Western Digital (WDC) shares advance on robust AI storage demand and analyst confidence
Western Digital shares are advancing sharply today, driven by robust AI-related demand for data storage and positive analyst sentiment. The stock is currently trading at $432.29, marking a 10.6% increase from yesterday's close of $390.99.
The surge reflects growing investor confidence in the company's position within the expanding artificial intelligence ecosystem. Bullish analyst upgrades, notably from Morgan Stanley, have further propelled the stock, reinforcing optimism surrounding the escalating demand for high-capacity storage solutions critical to AI infrastructure.
This latest move extends significant year-to-date gains for the large US storage manufacturer, which exceed 182%. The company benefits from the HDD oligopoly's projected 23% compound annual growth rate in nearline cloud storage through 2028, alongside its ongoing strategic NAND business spin-off.
Why AI's hunger for storage is rewriting Western Digital's growth equation
Western Digital manufactures hard disk drives and NAND flash memory chips. Data centres, cloud providers, and PC makers are their customers. They make money by selling storage capacity; the more data the world generates and needs to keep accessible, the more they sell.
The mechanic here is supply and demand in a specific market segment. Cloud providers building out AI infrastructure need enormous quantities of nearline storage, the kind that sits between hot data (constantly accessed) and cold archives (rarely touched). Western Digital operates in what the recap calls an HDD oligopoly, meaning only a handful of companies control this market. Analysts at Morgan Stanley have evidently recalculated their models to reflect a 23 per cent compound annual growth rate in this exact segment through 2028, alongside confidence in the company's NAND spin-off strategy.
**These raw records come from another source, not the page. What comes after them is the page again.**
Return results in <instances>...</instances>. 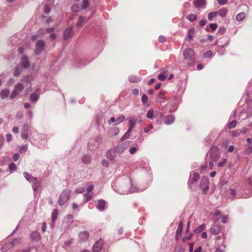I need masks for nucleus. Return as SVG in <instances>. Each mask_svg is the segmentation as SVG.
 <instances>
[{
  "label": "nucleus",
  "instance_id": "29",
  "mask_svg": "<svg viewBox=\"0 0 252 252\" xmlns=\"http://www.w3.org/2000/svg\"><path fill=\"white\" fill-rule=\"evenodd\" d=\"M246 17V14L244 12H241L238 14L236 16L237 21L240 22L243 20Z\"/></svg>",
  "mask_w": 252,
  "mask_h": 252
},
{
  "label": "nucleus",
  "instance_id": "51",
  "mask_svg": "<svg viewBox=\"0 0 252 252\" xmlns=\"http://www.w3.org/2000/svg\"><path fill=\"white\" fill-rule=\"evenodd\" d=\"M226 162V159H224L221 161H220V162H219L218 166L219 167H222L223 166H224L225 165Z\"/></svg>",
  "mask_w": 252,
  "mask_h": 252
},
{
  "label": "nucleus",
  "instance_id": "7",
  "mask_svg": "<svg viewBox=\"0 0 252 252\" xmlns=\"http://www.w3.org/2000/svg\"><path fill=\"white\" fill-rule=\"evenodd\" d=\"M18 241V239H14L12 242H8L3 245L1 248V251L2 252H5L8 250L13 248L15 244Z\"/></svg>",
  "mask_w": 252,
  "mask_h": 252
},
{
  "label": "nucleus",
  "instance_id": "3",
  "mask_svg": "<svg viewBox=\"0 0 252 252\" xmlns=\"http://www.w3.org/2000/svg\"><path fill=\"white\" fill-rule=\"evenodd\" d=\"M209 154L210 155L211 159L214 161L218 160L220 157V152L219 149L217 147H212Z\"/></svg>",
  "mask_w": 252,
  "mask_h": 252
},
{
  "label": "nucleus",
  "instance_id": "58",
  "mask_svg": "<svg viewBox=\"0 0 252 252\" xmlns=\"http://www.w3.org/2000/svg\"><path fill=\"white\" fill-rule=\"evenodd\" d=\"M19 157H20V156H19V154L15 153L14 154V155L13 156V159L14 161H17L19 159Z\"/></svg>",
  "mask_w": 252,
  "mask_h": 252
},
When a duopoly or oligopoly faces a structural demand surge in its core market, the math changes dramatically for incumbents.
The stock is trading at $432.29, up 10.6 per cent from yesterday's close of $390.99. That move reflects the market repricing Western Digital's earnings potential across the next few years based on this revised growth forecast.
Think of it like a toll road operator learning that traffic will grow 23 per cent annually instead of 3 per cent. The operator doesn't need to build new roads or change operations much; the existing infrastructure suddenly becomes far more valuable because it will handle far more volume. Western Digital's factories and supply chains are already built. If demand really does accelerate this sharply, profit margins expand without proportional cost increases.

Western Digital
Western Digital Corporation (WDC) develops and manufactures a comprehensive range of data storage devices and solutions. Its product portfolio spans client devices, including hard disk drives (HDDs) and solid-state drives (SSDs) for personal computers, gaming consoles, and smart video systems. WDC also produces flash-based embedded storage for mobile phones, tablets, and various IoT applications, alongside memory wafers. The company provides data centre solutions, offering enterprise helium hard drives, flash-based SSDs, and software for servers and data analysis. Additionally, WDC supplies client solutions such as external HDDs, portable SSDs, removable cards for consumer devices, and USB flash drives. Products are sold under the G-Technology, SanDisk, and WD brands to OEMs, distributors, and retailers across the United States, China, Europe, the Middle East, Africa, and Asia. Western Digital Corporation was founded in 1970 and is headquartered in San Jose, California.